The boarders, attempting to take this in, are for a moment reluctant to move: it’s as though they’ve stumbled upon Xanadu,
right here in their own school, and they fear they might somehow shatter the illusion, scatter this heady dream to the four
winds… Then, as a man, they think better of it, and hurry down to join the queue.

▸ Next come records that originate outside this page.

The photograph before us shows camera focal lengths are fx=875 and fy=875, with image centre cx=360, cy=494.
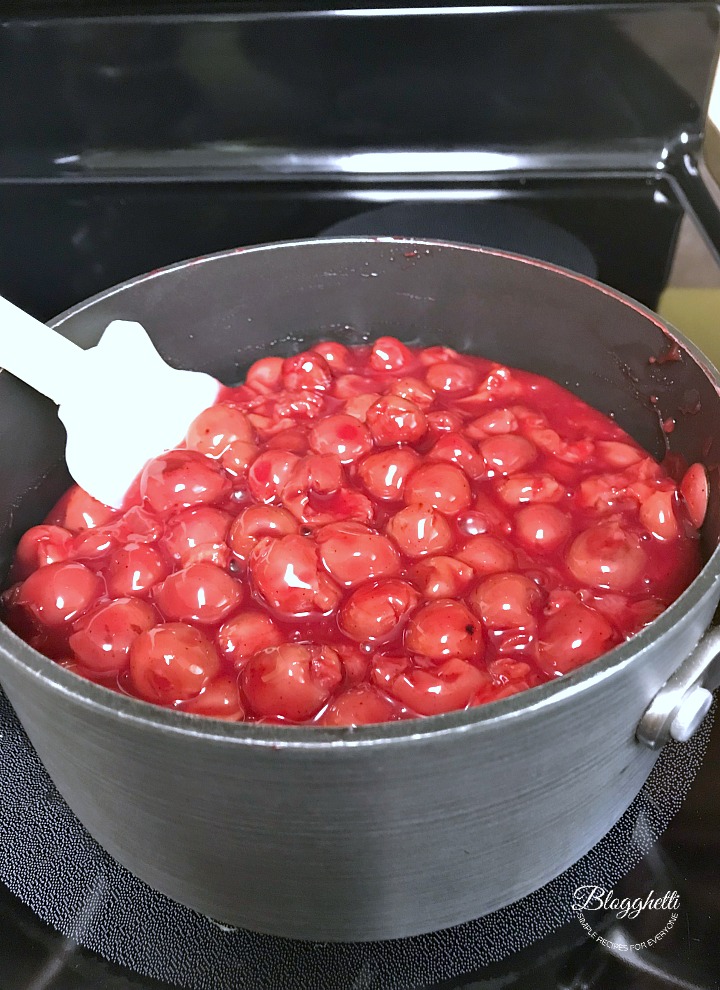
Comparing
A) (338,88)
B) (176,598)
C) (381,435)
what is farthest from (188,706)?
(338,88)

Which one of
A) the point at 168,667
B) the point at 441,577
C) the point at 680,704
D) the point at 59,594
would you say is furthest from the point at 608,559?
the point at 59,594

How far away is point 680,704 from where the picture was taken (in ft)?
2.38

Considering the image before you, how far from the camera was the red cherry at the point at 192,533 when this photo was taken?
1047 mm

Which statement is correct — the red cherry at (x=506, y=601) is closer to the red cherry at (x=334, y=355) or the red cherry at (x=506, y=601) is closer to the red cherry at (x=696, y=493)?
the red cherry at (x=696, y=493)

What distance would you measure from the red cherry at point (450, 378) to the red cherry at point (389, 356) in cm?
5

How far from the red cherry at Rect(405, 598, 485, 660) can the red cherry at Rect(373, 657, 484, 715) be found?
24 millimetres

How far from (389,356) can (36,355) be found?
0.51 m

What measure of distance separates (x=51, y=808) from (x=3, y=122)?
4.00 ft

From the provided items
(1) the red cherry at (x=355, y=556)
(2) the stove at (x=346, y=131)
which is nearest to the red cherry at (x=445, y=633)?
(1) the red cherry at (x=355, y=556)

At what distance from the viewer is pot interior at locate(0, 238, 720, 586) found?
3.72 feet

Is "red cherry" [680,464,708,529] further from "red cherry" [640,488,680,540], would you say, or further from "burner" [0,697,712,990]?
"burner" [0,697,712,990]

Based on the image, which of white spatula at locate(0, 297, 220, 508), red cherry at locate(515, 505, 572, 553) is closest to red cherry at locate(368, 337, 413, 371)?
white spatula at locate(0, 297, 220, 508)

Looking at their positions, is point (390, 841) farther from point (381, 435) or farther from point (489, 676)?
point (381, 435)

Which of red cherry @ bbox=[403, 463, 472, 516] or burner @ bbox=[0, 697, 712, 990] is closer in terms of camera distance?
burner @ bbox=[0, 697, 712, 990]
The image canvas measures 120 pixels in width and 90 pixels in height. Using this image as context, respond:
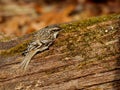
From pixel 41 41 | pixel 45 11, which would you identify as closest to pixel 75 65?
pixel 41 41

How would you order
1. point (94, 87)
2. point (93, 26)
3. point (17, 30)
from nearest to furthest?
point (94, 87)
point (93, 26)
point (17, 30)

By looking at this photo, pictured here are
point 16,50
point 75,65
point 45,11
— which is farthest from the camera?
point 45,11

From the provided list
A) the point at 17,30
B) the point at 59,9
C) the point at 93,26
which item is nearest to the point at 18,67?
the point at 93,26

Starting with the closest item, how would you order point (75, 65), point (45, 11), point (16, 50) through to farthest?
point (75, 65), point (16, 50), point (45, 11)

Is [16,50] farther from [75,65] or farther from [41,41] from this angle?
[75,65]

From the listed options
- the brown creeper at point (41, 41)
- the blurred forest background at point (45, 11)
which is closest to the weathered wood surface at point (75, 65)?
the brown creeper at point (41, 41)

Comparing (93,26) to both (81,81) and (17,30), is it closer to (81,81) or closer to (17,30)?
(81,81)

At the top of the steps the Automator is delivering his last-minute instructions to Howard the Coward and Miss McIntyre: ‘It
is now seven forty-five. At eight-thirty I want these doors
closed
. There is to be ABSOLUTELY NO ADMITTANCE after eight-thirty, under any circumstances. Prior to ten-thirty p.m., no one is
to leave except with your permission. Once they leave, there is NO READMITTANCE. Anyone behaving in a disruptive or inappropriate
fashion, I want their parents called immediately. And anyone –’ he raises his voice here ‘– found to be in possession or under
the influence of alcohol or controlled substances of any kind is to be punished with immediate suspension, pending full investigation
by the School Board.’

He casts a searing gaze over the line of suddenly terrified-looking youngsters frozen silently on the hall steps, holding
their alcoholic breath.

‘Good,’ he pronounces. Already late for his fundraising dinner at Seabrook Rugby Club, he takes his leave of the chaperones
and
strides down the line in the direction of the car park; then, a little distance past the tail of the queue, he stops. Scratching
his head, he turns and slowly retraces his steps, as if he is not quite sure what he is looking for, until he arrives at Dennis
and Niall.

A silence falls over the assembled masquers. Smoothing down his red tie, adjusting his charcoal blazer, the Automator stares
at Dennis through narrowed eyes. Dennis, identically attired, hums nervously to himself, keeping his eyes fixed on the reptilian
neck of Max Brady in front of him. Giggles begin to escape up and down the line. The effect, for anyone looking on, which
everyone is, is akin to that of the Automator staring into a fairground mirror. His gaze flicks over to Niall, then back to
Dennis. He begins to say something, then stops; after a full minute of naked staring, in which Dennis comes close to tears,
he grunts, turns on his heel and continues on his way.